The dead are meant to stay dead. Eighteen-year-old Albert Frank Young knows because he’s one of them. He had his life planned out with intentions of attending college in the fall with his brilliant girlfriend, Mary Shelley. What he didn’t plan for? Dying before his dreams were realized.
Over the course of one night, his life, and Mary’s, change forever. Mary’s brilliance quickly turns into a maddening obsession fueled by the death of Albert. Death took her mother away. She’ll be damned if death takes her boyfriend away too. In crossing the line between life and death, Mary damns them both before she realizes the realm of the living and land of the dead is an arena she has no right to meddle in.
A story of young love, the depths grieving drives the heart to, and the consequences that follow. This gothic tale proves love lives beyond the grave.
14+ due to adult situations
Excerpt:
“How mutable are our feelings, and how strange is that clinging love we have of life even in the excess of misery!”
~ Mary Shelley, Frankenstein
“Albert,” the girl whispered. “It’s me, Mary.”
My eyes, like my head, felt fuzzy. I heard the girl speaking at me, but the disorientation wouldn’t dissipate. I couldn’t get my vision to focus. I felt paralyzed and tried moving my fingers, my gaze slowly focusing on their sludgy movement while the girl, Mary, continued talking to me in hushed tones. Although the pace was sluggish, the fog was beginning to evaporate, my vision clearing. I turned my hands, heavy like weights attached to strange limbs, over and over, an odd range of motion that was unrhythmic. I slowly patted my forearms. I didn’t feel … right.
“Albert,” she said again, with an emotion in her voice I couldn’t quite pinpoint. It sounded almost raw, unhinged. “Let’s take things slowly.”
It was that moment I chose to lift my gaze to hers. Mary had blonde hair pulled up into a ponytail with loose wisps tickling the sharp curves of her oval face. She was pretty. Her lips were full and round, but it was her blue eyes that caused me to close my own and suck in a sharp breath that burned my lungs and seared my brain. I cried out in pain.
There was a girl in my mind with long brown hair falling wildly and unkempt around her shoulders. Her face wasn’t oval but heart shaped. The eyes… They both had the same bright blue eyes, but the dark-haired girl’s were brighter. My chest constricted. I couldn’t breathe. This girl—not the one named Mary before me, but the girl in my mind who shared the same eyes—stirred something within me, made my uneven heart beat a little more calmly.
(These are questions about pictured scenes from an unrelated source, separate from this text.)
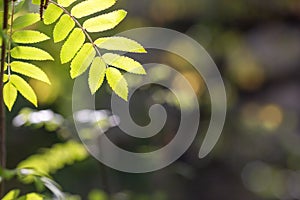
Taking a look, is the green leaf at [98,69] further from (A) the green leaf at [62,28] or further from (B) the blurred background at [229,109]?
(B) the blurred background at [229,109]

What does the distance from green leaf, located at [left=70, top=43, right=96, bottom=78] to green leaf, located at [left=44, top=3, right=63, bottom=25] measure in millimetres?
36

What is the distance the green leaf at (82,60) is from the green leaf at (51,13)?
4cm

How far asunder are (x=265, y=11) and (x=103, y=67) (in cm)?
311

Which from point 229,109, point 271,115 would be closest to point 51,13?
point 229,109

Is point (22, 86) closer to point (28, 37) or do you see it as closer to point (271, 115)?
point (28, 37)

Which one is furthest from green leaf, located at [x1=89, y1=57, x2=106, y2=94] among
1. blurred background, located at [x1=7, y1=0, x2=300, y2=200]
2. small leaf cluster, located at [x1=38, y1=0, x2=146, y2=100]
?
blurred background, located at [x1=7, y1=0, x2=300, y2=200]

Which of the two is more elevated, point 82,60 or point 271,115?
point 82,60

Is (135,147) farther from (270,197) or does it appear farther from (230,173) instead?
(230,173)

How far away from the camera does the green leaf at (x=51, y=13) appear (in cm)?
53

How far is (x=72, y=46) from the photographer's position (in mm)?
535

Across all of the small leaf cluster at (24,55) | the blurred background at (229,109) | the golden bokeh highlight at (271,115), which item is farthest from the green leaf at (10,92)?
the golden bokeh highlight at (271,115)

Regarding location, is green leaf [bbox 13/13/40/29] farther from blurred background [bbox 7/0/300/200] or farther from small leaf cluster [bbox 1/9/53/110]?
blurred background [bbox 7/0/300/200]

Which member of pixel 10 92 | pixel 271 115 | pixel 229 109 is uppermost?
pixel 10 92

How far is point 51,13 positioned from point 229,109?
7.79 feet
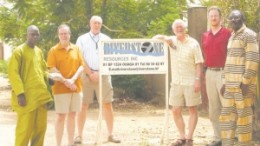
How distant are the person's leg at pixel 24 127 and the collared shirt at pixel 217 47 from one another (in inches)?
105

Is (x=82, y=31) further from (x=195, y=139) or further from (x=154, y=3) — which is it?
(x=195, y=139)

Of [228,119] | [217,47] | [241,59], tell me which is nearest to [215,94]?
[228,119]

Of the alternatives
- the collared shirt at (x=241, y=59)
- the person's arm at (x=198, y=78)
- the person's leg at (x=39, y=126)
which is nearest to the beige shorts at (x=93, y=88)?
the person's leg at (x=39, y=126)

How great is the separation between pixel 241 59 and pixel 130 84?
768cm

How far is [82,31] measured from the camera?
45.0 feet

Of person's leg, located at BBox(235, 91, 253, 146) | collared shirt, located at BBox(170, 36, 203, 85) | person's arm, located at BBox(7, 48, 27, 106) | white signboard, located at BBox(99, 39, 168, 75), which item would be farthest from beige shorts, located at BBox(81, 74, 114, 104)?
person's leg, located at BBox(235, 91, 253, 146)

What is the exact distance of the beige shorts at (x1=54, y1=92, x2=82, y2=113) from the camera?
747 cm

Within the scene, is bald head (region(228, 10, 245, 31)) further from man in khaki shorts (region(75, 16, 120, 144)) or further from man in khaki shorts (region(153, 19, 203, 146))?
man in khaki shorts (region(75, 16, 120, 144))

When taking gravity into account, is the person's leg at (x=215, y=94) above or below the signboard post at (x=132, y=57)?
below

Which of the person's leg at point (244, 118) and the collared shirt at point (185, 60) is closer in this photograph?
the person's leg at point (244, 118)

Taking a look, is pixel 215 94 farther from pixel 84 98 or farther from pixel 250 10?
pixel 84 98

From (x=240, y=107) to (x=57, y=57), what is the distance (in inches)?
106

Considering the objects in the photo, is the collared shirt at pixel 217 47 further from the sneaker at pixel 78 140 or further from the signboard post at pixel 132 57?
the sneaker at pixel 78 140

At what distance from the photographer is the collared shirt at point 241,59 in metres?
6.68
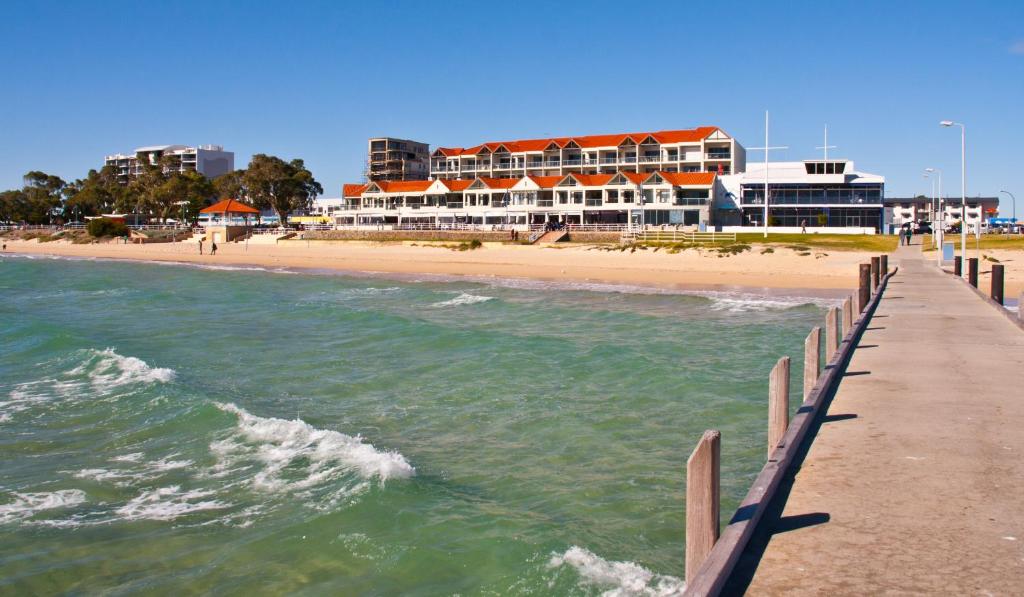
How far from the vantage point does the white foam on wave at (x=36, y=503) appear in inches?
367

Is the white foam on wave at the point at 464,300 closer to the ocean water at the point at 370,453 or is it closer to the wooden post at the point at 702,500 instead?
the ocean water at the point at 370,453

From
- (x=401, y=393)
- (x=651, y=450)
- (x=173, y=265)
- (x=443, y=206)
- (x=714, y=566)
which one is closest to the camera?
(x=714, y=566)

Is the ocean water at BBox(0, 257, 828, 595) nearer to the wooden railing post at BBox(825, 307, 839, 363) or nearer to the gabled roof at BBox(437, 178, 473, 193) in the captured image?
the wooden railing post at BBox(825, 307, 839, 363)

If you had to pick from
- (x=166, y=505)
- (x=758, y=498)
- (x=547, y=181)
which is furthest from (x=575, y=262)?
(x=758, y=498)

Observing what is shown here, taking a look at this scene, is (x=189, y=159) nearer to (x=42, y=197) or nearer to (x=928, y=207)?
(x=42, y=197)

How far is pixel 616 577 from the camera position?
23.7ft

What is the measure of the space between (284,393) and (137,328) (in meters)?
13.3

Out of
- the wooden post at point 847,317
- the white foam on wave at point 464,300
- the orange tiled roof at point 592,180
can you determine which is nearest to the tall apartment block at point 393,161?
the orange tiled roof at point 592,180

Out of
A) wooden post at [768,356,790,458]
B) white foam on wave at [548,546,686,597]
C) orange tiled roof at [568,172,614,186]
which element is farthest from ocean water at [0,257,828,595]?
orange tiled roof at [568,172,614,186]

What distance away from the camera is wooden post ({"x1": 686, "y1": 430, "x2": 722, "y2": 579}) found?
485cm

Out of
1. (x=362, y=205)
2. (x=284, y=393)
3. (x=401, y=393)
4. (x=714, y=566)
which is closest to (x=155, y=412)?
(x=284, y=393)

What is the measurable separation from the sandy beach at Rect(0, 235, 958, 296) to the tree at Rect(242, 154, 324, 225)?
26137mm

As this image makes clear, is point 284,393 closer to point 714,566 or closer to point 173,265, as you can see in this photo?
point 714,566

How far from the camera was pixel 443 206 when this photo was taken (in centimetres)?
8962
“Albert,” Mary said urgently, as I opened my eyes to see her rushing forward and kneeling in front of me. “It’s okay. It’s okay. Don’t be afraid. You’re safe now.”
“Safe?” I heard my voice say in a warped echo. The word sounded strange on my lips, but I knew it in my mind. I kept repeating it, and the word triggered a memory. A horrifying memory. I raised my shaky hands to feel my face, never breaking my gaze from Mary’s.
“Albert, please don’t. You need to rest,” she said, reaching out for me, but I turned to the side as my hands made contact with my face. I screamed, a strange sound that bellowed in the large, cavernous room we were in.
I faintly heard her whisper, “It was the only way.” I inched my fingertips over what felt like thick raised scars trailing down my forehead, my left eye drooping unnaturally. And then it occurred to me, I was unnatural. I was because I had died. A torrent of images ran through my mind like razors cutting through the fine fabric of what Mary had stitched together. I could see the wreck, remember my body being ejected from the car and thrown through the window. I could hear the shattering glass sprinkle down all around me like jagged confetti hell bent on collecting its pound of flesh.
With a painful twinge, I remembered my body breaking against hot pavement, and then blackness came for me. My head jerked as another image came to me, a jolt through my shattered body and then staring up at a ceiling. As my hands navigated my ravaged face, I forced myself to look at Mary. I said the words in my mind, unsure if they would come out and make any sense, and then I spoke. “Why did you do this to me?”
“I took back what God stole from me.” Tears trailed down her pale face. “Because I love you.”